Exercise description: Write the next part of the blog post about climate change and nuclear power, starting right after its last sentence.

While the media have devoted far less time to climate change information and controversies (over nuclear power, not whether climate change is occurring, whether it’s our fault, and whether it’s important — all that has been decided) than its importance warrants, the Washington Post has been particularly neglectful.

This week, Emily Messner in her blog The Debate addresses hurricanes and climate change, differences in the Bush and Clinton perceptions of whether addressing climate change will benefit or cost our society, and so on.

The numbers I’ve seen indicate that to address climate change, really address it, will be expensive. The more we change our lives, the more we accept that living with less does not necessarily mean living a diminished life, the less expensive the other decisions.

We need to weigh these financial costs, the work to change ourseleves both in the policies we advocate and the way we live, against the enormous costs of failing to tackle climate change. After all, the recent hurricanes (increased intensity rather than increased numbers) may or may not be the result of a relatively small amount of climate change. The decreased amount of ice in the Arctic, and the current belief that this decrease is now self-sustaining because ice that isn’t there used to reflect rather than absorb energy, is the result of a relatively small amount of climate change. The full implications of the carbon we’ve added to date won’t be seen for decades, possibly centuries.

So check out the Washington Post discussion, and encourage the Post to add reporters to the environment beat. Also read the comments, many of which add to the discussion.

Changing Views of Nuclear Power

Saturday, September 24th, 2005

Even while only a few environmentalists argue for nuclear power, there has been a shift in public opinion. The latest Rasmussen poll “finds that Americans support the nuclear power option by a more than 2-to-1 margin (55% to 24%).” This is also true of Democrats: “By a 52% to 26% margin, [Democrats] support building more nuclear power plants. In the previous survey, a plurality of Democrats were opposed.” Unfortunately, 2/3 believe that conservation is not as important as developing new energy sources, a misunderstanding that all of us need to confront.

This poll was taken before two category five hurricanes formed within a month and then hit the US (after weakening). At RealClimate, a site maintained by climate scientists (and so a wee bit technical at times), a posting on Hurricanes and Global Warming – Is There a Connection? explains that no one category 5 hurricane can be credited to climate change, because (to paraphrase), if twice as many 5s are rolled on five sided dice, we can tell the dice are loaded, but not that any particular roll wouldn’t have produced a 5. (Unless a 6 is rolled on a five-sided die, as was true with the heat wave that killed tens of thousands of Eurasians in the summer of 2003.)

Data excerpt:
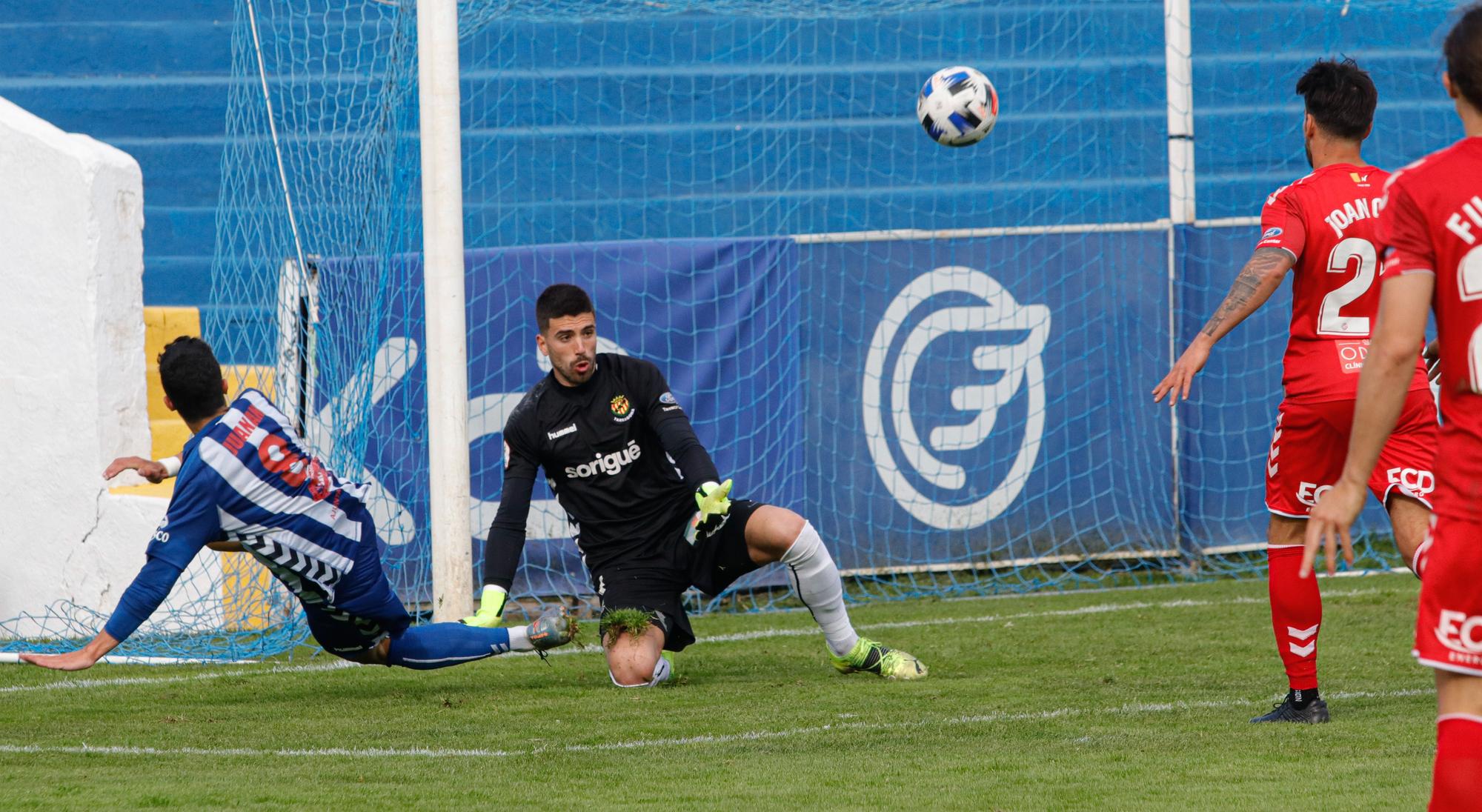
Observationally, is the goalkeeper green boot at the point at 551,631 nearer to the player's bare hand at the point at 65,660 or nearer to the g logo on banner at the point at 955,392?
the player's bare hand at the point at 65,660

The answer:
Radioactivity

Saturday, September 24th, 2005

Someone who opposes nuclear power wrote me, “[T]here is no safe level of radioactivity: if I understand it correctly, there is an elevated death rate merely from living near granite, and people regularly die from cancers attributed to cosmic ray damage – and that’s the radioactivity we can’t control.”

It is a common belief that if a lot of something is poisonous, so is a little of something. This is true in spite of what we know about the need for small amounts of salt, fat, and chocolate. Possibly the difference is that if we see a need for a substance, we categorize its dangers differently.

High doses of radioactivity can kill. According to David Bodanky’s Nuclear Energy, intense radiation exposures kill many cells immediately, and lead to death within a short time, at most months. About half of victims of the Hiroshima bombing who receive a dose of at leasst 3 gray (Gy) died (see the end for an explanation of units). Seven out of 23 better-fed Chernobyl victims exposed to between 4 and 6 Gy died. Between 1 and 4 Gy, people usually suffer from radiation sickness, but below 1 Gy, there are usually no clinical symptoms.

People receiving high exposures, even below the 1 Gy level, are more susceptible to cancers. Among the survivors of Hiroshima, by 1990 there had been 421 more deaths from cancer than would have been expected; this number is larger today. No increase in birth defects appeared to have occurred. In the areas around Chernobyl, nine children died from thyroid cancer. In both cases, the doses were high and were delivered in a short period of time.

We are exposed to radioactivity constantly. In the US, radon gas is responsible for the majority of exposure, 2 mSv/yr out of 3.6 mSvy/yr average. In some areas of the US, exposure is much greater, due to the types of rocks, or more cosmic rays due to the height above sea level.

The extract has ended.